When I was in my first year of university I wrote a blog, like this one here, for Time to Change. It was about going to university knowing you have a mental illness and the decision I made to tell my flatmates.
That was two and a half years ago now and I’ve just graduated. That sounds bizarre even to write and it doesn’t feel quite real. If you would have told me, maybe five or so years ago, that I’d complete university, have a degree, and even do fairly well, I wouldn’t have believed you.
This is because I have anxiety, suffer from highs and lows in my mood and for the past seven years have struggled with self-harm. Although I am doing so much better these days, I still have anxiety attacks in busy supermarkets, struggle to drive to new places or use public transport, meet up with friends and some days I feel so low I struggle to get out of bed. Because that’s what mental illness is, it’s real life and it’s raw.

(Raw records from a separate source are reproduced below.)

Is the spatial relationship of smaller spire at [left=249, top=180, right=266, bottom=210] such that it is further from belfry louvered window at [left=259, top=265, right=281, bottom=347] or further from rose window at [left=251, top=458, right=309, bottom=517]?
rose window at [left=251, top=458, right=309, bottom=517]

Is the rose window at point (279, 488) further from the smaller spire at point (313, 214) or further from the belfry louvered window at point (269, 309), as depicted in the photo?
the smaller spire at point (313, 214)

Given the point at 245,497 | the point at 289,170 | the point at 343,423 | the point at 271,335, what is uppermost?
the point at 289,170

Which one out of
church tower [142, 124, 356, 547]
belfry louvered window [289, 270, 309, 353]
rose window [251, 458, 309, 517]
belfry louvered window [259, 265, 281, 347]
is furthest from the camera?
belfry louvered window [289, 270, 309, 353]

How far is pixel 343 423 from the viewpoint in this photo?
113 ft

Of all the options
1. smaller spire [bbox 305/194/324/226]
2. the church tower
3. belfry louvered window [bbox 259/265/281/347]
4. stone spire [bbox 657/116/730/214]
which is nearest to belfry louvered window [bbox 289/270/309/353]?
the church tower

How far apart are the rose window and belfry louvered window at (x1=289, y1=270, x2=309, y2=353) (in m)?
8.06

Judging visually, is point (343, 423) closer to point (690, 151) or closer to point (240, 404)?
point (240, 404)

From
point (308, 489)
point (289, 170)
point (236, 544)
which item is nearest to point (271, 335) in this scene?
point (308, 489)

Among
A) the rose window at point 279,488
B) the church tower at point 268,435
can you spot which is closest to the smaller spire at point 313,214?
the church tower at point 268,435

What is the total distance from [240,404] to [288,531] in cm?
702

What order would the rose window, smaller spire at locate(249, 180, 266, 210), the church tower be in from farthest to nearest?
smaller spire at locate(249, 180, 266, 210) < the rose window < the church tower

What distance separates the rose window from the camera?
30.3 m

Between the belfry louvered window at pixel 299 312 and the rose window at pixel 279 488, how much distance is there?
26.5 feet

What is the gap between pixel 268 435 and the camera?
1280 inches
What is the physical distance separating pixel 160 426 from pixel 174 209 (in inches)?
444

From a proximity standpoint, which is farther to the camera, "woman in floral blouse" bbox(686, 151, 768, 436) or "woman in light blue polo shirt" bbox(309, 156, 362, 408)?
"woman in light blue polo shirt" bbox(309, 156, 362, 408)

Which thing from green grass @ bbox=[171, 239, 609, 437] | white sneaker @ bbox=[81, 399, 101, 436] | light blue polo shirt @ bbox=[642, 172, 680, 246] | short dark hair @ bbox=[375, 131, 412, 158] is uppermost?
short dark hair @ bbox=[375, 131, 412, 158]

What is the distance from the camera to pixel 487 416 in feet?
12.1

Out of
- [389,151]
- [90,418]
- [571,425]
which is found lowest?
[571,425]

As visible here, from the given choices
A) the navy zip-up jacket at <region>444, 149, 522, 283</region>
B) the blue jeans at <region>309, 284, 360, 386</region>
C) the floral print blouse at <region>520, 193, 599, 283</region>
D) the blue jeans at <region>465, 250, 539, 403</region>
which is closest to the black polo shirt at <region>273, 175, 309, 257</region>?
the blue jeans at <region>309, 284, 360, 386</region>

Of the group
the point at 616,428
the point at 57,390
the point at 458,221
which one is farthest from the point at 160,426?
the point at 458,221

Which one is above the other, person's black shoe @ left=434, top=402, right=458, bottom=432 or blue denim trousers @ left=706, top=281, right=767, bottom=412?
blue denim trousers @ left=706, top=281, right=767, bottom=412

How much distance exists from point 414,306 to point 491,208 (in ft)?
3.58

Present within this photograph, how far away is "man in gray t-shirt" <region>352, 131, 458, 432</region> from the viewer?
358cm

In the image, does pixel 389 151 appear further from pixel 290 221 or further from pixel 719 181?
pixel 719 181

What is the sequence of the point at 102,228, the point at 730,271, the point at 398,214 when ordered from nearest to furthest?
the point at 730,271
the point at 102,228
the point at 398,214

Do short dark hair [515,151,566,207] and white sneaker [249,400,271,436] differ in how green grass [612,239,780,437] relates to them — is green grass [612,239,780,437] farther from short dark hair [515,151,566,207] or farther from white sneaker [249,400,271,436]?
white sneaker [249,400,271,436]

However, somehow I managed to write a dissertation (easily the worst part), make hand-ins (had the odd extension but I’m counting it), balance work and a social life, and complete my degree. It was hard; I had to use the local mental health services various times, including the crisis support, and there were plenty of times I felt like dropping out.
I put it down to my friends, tutors and the support from the university that I managed to make it through.

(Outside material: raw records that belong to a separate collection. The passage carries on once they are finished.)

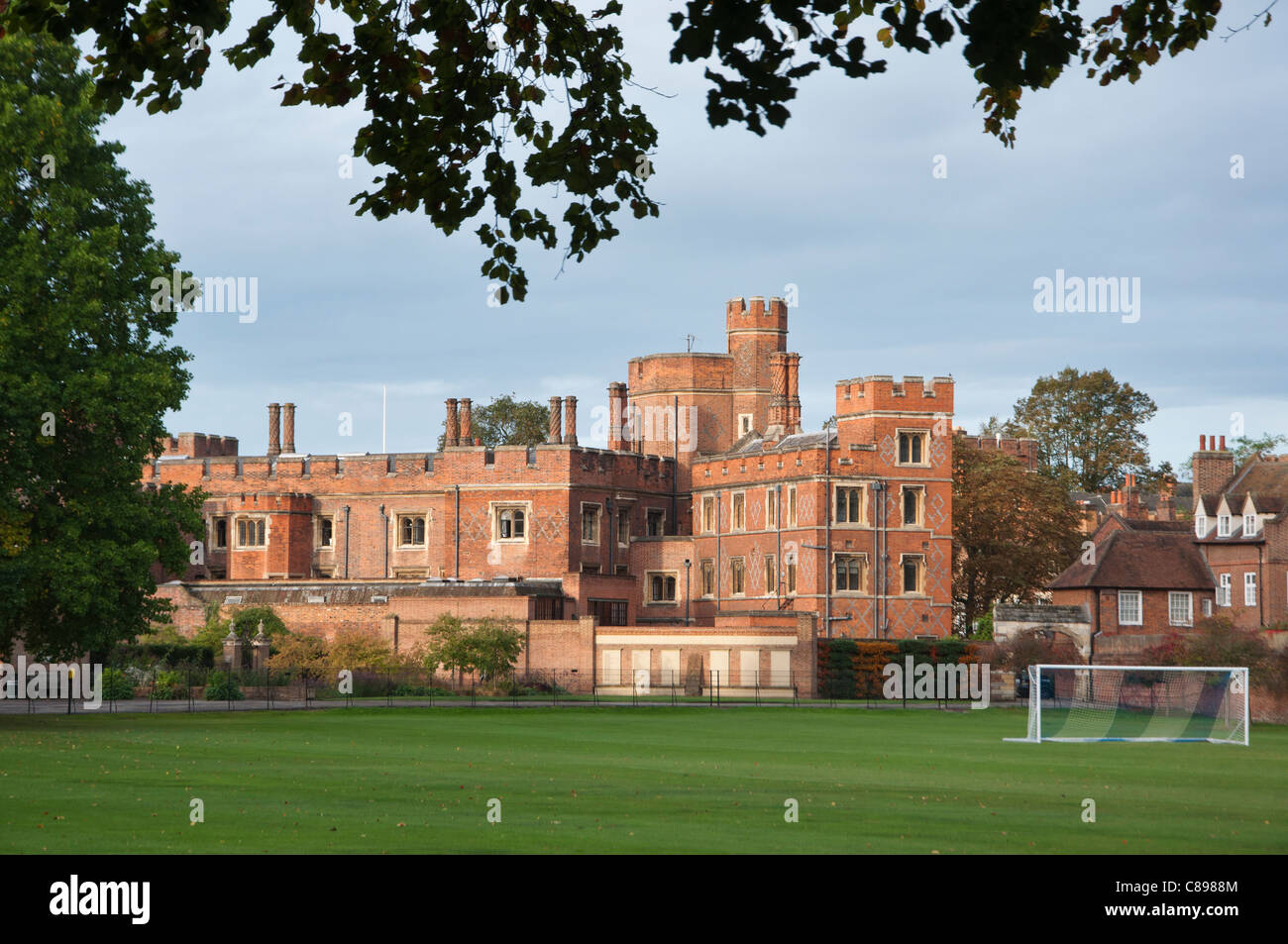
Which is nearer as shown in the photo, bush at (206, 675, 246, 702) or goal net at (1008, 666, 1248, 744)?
goal net at (1008, 666, 1248, 744)

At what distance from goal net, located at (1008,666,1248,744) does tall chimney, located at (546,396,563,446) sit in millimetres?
28931

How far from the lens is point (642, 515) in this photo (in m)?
75.3

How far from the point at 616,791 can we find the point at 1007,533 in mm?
56877

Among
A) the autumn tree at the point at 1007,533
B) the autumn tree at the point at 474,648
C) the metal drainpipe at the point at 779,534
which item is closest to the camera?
the autumn tree at the point at 474,648

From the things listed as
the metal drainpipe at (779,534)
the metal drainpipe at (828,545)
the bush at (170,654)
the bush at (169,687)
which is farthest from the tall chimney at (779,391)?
the bush at (169,687)

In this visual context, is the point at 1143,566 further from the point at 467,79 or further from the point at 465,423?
the point at 467,79

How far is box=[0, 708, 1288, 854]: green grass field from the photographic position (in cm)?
1505

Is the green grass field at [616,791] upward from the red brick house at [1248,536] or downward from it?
downward

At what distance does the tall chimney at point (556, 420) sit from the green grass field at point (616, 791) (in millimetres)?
38394

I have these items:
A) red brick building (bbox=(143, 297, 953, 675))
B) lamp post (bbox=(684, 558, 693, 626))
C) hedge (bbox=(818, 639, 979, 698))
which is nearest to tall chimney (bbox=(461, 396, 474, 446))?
red brick building (bbox=(143, 297, 953, 675))

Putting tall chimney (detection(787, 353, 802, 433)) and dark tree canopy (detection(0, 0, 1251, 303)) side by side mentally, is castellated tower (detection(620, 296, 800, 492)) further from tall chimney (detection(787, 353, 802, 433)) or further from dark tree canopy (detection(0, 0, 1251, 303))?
A: dark tree canopy (detection(0, 0, 1251, 303))

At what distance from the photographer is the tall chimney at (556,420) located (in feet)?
246

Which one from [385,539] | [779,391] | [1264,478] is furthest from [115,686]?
[1264,478]

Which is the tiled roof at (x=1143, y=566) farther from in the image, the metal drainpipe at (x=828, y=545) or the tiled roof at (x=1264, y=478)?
the metal drainpipe at (x=828, y=545)
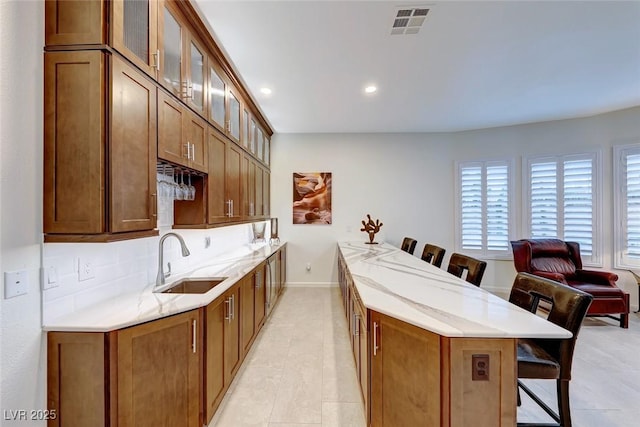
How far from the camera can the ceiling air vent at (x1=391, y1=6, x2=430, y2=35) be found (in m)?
2.11

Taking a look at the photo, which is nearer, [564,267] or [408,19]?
[408,19]

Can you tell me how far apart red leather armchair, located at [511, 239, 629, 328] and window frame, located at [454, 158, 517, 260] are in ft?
2.29

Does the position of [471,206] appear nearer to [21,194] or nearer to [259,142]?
[259,142]

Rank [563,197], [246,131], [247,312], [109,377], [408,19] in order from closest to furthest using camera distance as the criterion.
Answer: [109,377], [408,19], [247,312], [246,131], [563,197]

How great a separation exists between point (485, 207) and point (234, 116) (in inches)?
175

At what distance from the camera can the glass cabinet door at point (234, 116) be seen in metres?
3.04

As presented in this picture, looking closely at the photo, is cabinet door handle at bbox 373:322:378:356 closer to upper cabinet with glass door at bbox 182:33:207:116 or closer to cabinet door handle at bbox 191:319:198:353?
cabinet door handle at bbox 191:319:198:353

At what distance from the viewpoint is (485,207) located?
16.4 feet

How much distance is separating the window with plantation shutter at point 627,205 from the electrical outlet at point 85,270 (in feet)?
20.3

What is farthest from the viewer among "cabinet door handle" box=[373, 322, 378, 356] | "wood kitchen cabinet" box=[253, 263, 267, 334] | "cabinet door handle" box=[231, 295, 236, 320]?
"wood kitchen cabinet" box=[253, 263, 267, 334]

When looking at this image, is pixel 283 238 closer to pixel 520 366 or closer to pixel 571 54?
pixel 520 366

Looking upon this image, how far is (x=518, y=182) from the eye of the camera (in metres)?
4.84

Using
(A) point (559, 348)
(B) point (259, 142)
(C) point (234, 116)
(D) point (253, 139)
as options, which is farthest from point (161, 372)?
(B) point (259, 142)

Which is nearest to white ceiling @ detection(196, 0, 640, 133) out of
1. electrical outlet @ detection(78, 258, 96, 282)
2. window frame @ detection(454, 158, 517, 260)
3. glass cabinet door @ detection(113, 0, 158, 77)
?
glass cabinet door @ detection(113, 0, 158, 77)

I was worried about involving the university when it came to my mental health - I didn’t want them to think I wasn’t trying or just using it as an excuse. I didn’t want them thinking I was over dramatic or making a fuss over nothing. In reality though, they never did.

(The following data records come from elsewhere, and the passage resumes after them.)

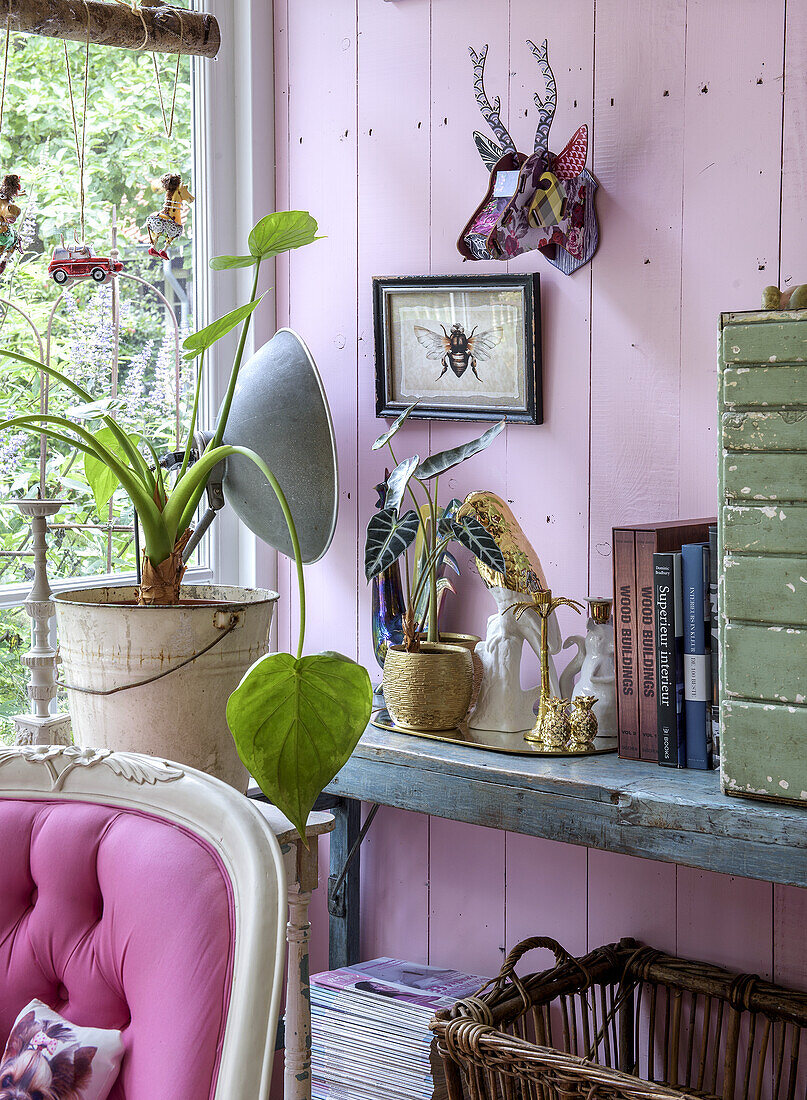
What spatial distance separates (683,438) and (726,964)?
28.4 inches

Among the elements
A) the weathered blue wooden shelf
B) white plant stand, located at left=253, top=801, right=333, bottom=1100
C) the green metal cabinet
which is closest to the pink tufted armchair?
white plant stand, located at left=253, top=801, right=333, bottom=1100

I informed them when I wasn’t doing well, and if it wasn’t for the university, in particular my tutors, I don’t think I would have my degree. I felt my tutors and friends were in my corner, and I believe being open about my mental health was the reason for that. When times became really tough, perhaps I was having strong suicidal thoughts or was in the clutch of a self-harm relapse, I always knew that people were there to support me.
Just the small things, like being invited out for a coffee (or hot chocolate, I’m not a big coffee fan), made a massive difference. I found talking about my mental health at the start was hard, but once you’ve made the first step, I can tell you it only gets easier. I educated people on mental illness, and in turn, they quite literally educated me.
I never thought I would be where I am now. This has taught me to go for things you think you will never be able to do and to never give up on yourself, because there’s a good chance you’ll surprise yourself.